Juppé ist kein Einzelfall. Es gehört zum festen Repertoire vieler Politiker, sich in Brüssel Feinde zu machen, um sich zu Hause damit zu brüsten. Früher war das vorwiegend eine englische Spezialität. Ein britischer Wirtschaftsminister, der von der kontinentalen Presse gelobt worden wäre, hätte zu Hause einen ähnlichen Empfang gehabt, wie eine kanadische Eishockeymannschaft, die von der Weltmeisterschaft den Fairneßpokal mitgebracht hätte. Inzwischen sind die Sitten jedoch insgesamt härter geworden. Selbst in Germanien, dem Land der Mustereuropäer, hat sich der Landwirtschaftsminister in den letzten Monaten mehrfach an die Spitze antieuropäischer Bauernproteste gestellt, um gegen Maßnahmen zu wettern, die er in Brüssel selbst unterschrieben hat. So hatte Borchert den Abschlachtaktionen im Gefolge der Schweinepest ebenso zugestimmt, wie sein Vorgänger Kiechle die Flächenberechnungen für Ostdeutschland abgesegnet hat. Je größer die Schwierigkeiten im eigenen Land, desto größer ist die Neigung vieler Minister, für unpopuläre Maßnahmen die Europäische Union verantwortlich zu machen. Das ist um so leichter, als die europäischen Entscheidungswege auch für Eingeweihte schwer durchschaubar sind.

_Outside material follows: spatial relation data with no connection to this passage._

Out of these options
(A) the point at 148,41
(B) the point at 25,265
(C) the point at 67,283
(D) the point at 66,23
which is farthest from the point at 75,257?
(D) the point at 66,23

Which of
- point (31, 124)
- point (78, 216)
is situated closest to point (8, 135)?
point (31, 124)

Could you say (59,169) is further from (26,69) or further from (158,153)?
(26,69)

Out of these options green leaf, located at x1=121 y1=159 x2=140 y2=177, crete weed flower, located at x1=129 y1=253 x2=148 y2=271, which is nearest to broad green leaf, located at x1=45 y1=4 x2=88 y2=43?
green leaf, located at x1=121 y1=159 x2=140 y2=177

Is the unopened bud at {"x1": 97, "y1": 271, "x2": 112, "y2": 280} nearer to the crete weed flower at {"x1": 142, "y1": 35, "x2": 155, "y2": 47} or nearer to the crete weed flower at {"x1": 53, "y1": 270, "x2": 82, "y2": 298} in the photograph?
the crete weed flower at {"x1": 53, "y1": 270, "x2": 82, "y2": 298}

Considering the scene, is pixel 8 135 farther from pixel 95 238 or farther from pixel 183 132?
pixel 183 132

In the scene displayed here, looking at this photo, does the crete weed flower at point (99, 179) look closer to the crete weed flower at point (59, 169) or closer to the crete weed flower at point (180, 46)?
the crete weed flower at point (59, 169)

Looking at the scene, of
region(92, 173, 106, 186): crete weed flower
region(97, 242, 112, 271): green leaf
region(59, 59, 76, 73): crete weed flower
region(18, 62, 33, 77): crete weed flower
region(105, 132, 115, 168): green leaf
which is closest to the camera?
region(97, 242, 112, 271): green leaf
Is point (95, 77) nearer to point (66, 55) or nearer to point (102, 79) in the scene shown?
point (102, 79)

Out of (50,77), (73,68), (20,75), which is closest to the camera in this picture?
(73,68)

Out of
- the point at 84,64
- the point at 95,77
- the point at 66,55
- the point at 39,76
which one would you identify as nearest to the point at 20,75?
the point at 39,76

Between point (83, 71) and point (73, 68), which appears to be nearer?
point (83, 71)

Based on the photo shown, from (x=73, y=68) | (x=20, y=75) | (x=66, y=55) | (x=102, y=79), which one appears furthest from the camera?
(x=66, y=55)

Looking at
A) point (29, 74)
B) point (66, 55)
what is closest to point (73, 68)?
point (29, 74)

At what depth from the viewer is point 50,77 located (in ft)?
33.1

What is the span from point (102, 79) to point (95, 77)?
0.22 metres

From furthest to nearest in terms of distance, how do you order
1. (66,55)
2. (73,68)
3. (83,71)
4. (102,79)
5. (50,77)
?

Die vielgescholtene Europäische Kommission mit ihrem unbestreitbaren Hang zu bürokratischen Wucherungen hat dabei weit weniger zu sagen, als ihr unterstellt wird. Alle wichtigen Entscheidungen werden von den Vertretern der zwölf Regierungen im Ministerrat gefällt. Die 90seitige europäische Baustellenrichtlinie, die zum 1. Januar in Kraft tritt und nach Ansicht des Bundesarbeitsministers den Bemühungen um Vereinfachung der Bauvorschriften diametral widerspricht, wurde vom deutschen Arbeitsministerium mitbeschlossen. Und die Richtlinie zur gegenseitigen Anerkennung der Architekten-Ausbildung, die wegen ihres Umfangs und ihrer ins Detail gehenden Ausführung zu Stoibers Lieblingsbeispielen Brüsseler Regelungswut gehört, wurde auch von der bayerischen Landesregierung unterschrieben. Ausbildung ist schließlich Ländersache, und deshalb muß die Bonner Regierung solche europäischen Richtlinien auch in den Landeshauptstädten zur Zustimmung vorlegen. Stoibers kleinlaute Erklärung, als er in Brüssel darauf angesprochen wurde: „Wir haben unterschrieben, um gestalterisch zu retten, was zu retten war.“ Die Bundesregierung ist nach Artikel 2 des Zustimmungsgesetzes zu den römischen Verträgen verpflichtet, Bundestag und Bundesrat über alle europäischen Entscheidungen auf dem laufenden zu halten. Wenn das als Kontrolle nicht reicht, dann liegt das nicht an der europäischen, sondern an der deutschen Gesetzgebung. Das britische und das dänische Parlament verlangen von ihrer Regierung, bei wichtigen Entscheidungen nicht nur nachträglich informiert, sondern vorher gefragt zu werden. Jüngstes Beispiel ist der Parlamentsvorbehalt beider Länder bei den Beschlüssen zur Stahlsubventionierung. Doch im Bundestag zeigt die Bundestagsmehrheit bisher wenig Neigung, der Bundesregierung das Europamonopol streitig zu machen. Der von Renate Hellweg (CDU) geleitete Europaausschuß arbeitet äußerst unauffällig und achtet darauf, daß die deutschen Minister in Brüssel die Hände frei haben. Detailinformationen über geplante Ministerratsbeschlüsse kommen eher über das dänische oder das ebenfalls besser informierte holländische Parlament an die Öffentlichkeit.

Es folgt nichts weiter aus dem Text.